The easy reply to this is that some forms of contraception are used to treat medical conditions (such as ovarian cysts). As such, this use should be covered. But, of course, this would not warrant the coverage of contraception as contraception.
One reply worth considering is that the framing of the debate begs the question against women. After all, the claim is that anything that is covered must treat or prevent a harmful condition and this would exclude contraception (except in cases in which a women would be medically harmed by being pregnant). However, this framing tends to be simply assumed rather than being argued for, which is rather unfair to women in this regard. After all, the matter of pregnancy seems to be unique (and limited to women) and hence it seems questionable to insist that it must automatically fall under the framing in question. It can, of course, be argued that it does-but an argument is wanted here to show that is the case.
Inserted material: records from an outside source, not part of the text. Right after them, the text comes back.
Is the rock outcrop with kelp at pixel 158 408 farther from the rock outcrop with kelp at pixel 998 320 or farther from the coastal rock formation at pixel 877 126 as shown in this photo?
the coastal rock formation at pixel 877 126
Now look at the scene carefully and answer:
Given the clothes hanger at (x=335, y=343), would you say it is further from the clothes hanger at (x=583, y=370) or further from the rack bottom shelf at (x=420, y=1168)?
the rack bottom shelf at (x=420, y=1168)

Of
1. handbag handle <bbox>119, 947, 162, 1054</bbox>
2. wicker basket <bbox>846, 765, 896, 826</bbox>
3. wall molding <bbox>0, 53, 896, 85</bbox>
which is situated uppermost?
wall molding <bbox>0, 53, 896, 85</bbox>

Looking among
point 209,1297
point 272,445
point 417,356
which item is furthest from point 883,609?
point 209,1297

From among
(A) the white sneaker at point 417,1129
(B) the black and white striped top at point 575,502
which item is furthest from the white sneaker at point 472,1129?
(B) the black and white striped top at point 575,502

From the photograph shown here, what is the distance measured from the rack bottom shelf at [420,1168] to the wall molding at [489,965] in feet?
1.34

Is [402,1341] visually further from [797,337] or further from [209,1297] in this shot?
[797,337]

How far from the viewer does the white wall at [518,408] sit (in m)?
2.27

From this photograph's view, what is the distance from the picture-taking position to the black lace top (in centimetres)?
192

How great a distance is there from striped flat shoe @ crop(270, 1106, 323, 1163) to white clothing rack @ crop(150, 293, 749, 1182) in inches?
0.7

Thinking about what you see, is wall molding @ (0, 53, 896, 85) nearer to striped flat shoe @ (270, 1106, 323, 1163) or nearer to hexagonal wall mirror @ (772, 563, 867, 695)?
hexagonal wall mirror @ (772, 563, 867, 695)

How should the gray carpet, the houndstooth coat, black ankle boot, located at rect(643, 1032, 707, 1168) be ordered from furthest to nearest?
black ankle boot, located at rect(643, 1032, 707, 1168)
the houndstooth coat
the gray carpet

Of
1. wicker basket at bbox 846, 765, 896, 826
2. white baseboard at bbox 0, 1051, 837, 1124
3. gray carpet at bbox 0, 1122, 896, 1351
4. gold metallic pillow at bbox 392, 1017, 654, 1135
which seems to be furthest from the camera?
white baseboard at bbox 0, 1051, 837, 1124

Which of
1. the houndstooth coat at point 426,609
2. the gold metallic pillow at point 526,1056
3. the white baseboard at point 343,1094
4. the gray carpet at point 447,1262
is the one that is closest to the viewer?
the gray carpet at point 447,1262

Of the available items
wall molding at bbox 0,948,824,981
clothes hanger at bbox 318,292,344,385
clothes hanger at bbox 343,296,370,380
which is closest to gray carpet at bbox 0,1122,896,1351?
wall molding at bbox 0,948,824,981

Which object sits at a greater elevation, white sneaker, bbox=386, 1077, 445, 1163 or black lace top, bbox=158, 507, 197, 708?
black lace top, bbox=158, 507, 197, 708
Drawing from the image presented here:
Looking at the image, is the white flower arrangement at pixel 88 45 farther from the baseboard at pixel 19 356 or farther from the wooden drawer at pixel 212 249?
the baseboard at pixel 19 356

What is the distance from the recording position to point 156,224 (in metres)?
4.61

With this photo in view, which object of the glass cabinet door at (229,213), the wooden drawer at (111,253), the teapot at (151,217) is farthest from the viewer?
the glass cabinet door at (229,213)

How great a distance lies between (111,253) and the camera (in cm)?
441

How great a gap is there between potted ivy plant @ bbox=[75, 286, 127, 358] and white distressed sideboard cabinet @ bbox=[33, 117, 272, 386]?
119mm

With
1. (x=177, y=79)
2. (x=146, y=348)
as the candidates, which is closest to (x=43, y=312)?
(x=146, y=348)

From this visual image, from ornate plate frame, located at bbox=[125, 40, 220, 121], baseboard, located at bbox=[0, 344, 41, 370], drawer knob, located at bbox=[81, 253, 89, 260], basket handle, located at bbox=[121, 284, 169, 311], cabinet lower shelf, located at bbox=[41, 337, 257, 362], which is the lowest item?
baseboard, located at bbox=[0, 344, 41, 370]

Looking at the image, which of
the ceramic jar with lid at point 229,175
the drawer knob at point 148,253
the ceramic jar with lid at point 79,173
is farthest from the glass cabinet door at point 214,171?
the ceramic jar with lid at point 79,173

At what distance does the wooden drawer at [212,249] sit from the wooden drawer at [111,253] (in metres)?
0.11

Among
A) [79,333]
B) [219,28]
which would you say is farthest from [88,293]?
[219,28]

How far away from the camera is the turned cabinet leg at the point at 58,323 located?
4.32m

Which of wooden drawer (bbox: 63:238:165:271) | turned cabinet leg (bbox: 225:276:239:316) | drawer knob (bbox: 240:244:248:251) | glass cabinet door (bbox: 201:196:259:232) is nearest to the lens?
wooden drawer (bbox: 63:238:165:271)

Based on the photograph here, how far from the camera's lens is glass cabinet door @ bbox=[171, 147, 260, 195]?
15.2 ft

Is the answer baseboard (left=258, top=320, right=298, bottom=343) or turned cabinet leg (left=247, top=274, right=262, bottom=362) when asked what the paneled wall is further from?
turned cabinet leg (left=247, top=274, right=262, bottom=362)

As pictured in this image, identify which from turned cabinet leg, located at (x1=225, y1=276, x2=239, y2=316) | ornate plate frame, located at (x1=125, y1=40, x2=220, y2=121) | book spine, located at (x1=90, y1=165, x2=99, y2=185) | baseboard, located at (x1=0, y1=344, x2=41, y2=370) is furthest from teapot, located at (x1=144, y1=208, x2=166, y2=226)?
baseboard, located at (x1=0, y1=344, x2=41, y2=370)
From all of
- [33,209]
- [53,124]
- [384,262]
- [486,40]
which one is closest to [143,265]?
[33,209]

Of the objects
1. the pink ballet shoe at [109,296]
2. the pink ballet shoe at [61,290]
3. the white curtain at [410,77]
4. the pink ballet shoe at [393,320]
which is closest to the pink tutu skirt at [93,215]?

While some might be tempted to cast pregnancy as the harmful medical condition that is being prevented by contraception, the idea of casting pregnancy as a harmful medical condition has rather limited appeal. After all, while pregnancy puts considerable strain on the woman, it seems rather difficult to cast it as an illness that needs to be prevented or treated as if it were comparable to measles or cancer.
A more fruitful line of approach is to argue that contraception provides medical control over a woman’s quality of life. That is, it enables her to chose whether to be pregnant or not. Doing this clearly falls under the domain of medicine and women do seem to have a legitimate claim to this right. After all, much of medicine deals with maintaining a desired quality of life and women would seem to have as much right to that as men.
Naturally, it might be countered that I am treating pregnancy as a disease (which would be some major rhetorical points against me). But this is not the case. All I am claiming is that given that pregnancy can be rather challenging for a woman and, of course, a child is a major consumer of resources a women has a legitimate right to use medical means to maintain her desired quality of life-just as a man has a legitimate right to use Viagra and its ilk to maintain his desired quality of life. Just as Viaga is covered as a quality of life drug, so should contraception.
A fourth, somewhat uncommon, talking point is that contraception is on par with abortion, so covering contraception is covering abortion.
One stock reply is the obvious fact that contraception lowers the number of unwanted pregnancies and this lowers the number of abortions. As such, folks who are worried about abortion would seem to have a good reason to favor covering contraception.
Of course, some folks contend that contraception is like abortion in that it prevents a possible person from becoming an actual person. While this does have some philosophical interest, it would seem to entail that every moment I am not out and about impregnating women, I am engaged in acts comparable to abortion. After all, by not impregnating as many women as possible, I am preventing some possible people from becoming actual people. Put a bit less absurdly, if I am practicing abstinence, then I am effectively engaged in abortion since all those possible people will never become actualized.
It could be countered that this only applies to cases in which I am actually having sex (and presumably that I should only be having sex with a woman I am married to). That is, every time I have sex, there should be a roll of the dice to see whether or not the woman gets pregnant. Presumably if either of use chooses to use any method that lowers the probability of pregnancy, then this would be on par with attempting an abortion. As such, the only acceptable family planning would be to decide to have sex only when one plans on a pregnancy since intentionally preventing it would be unacceptable. I would be interested in seeing some arguments for this that do not involve an appeal to theology.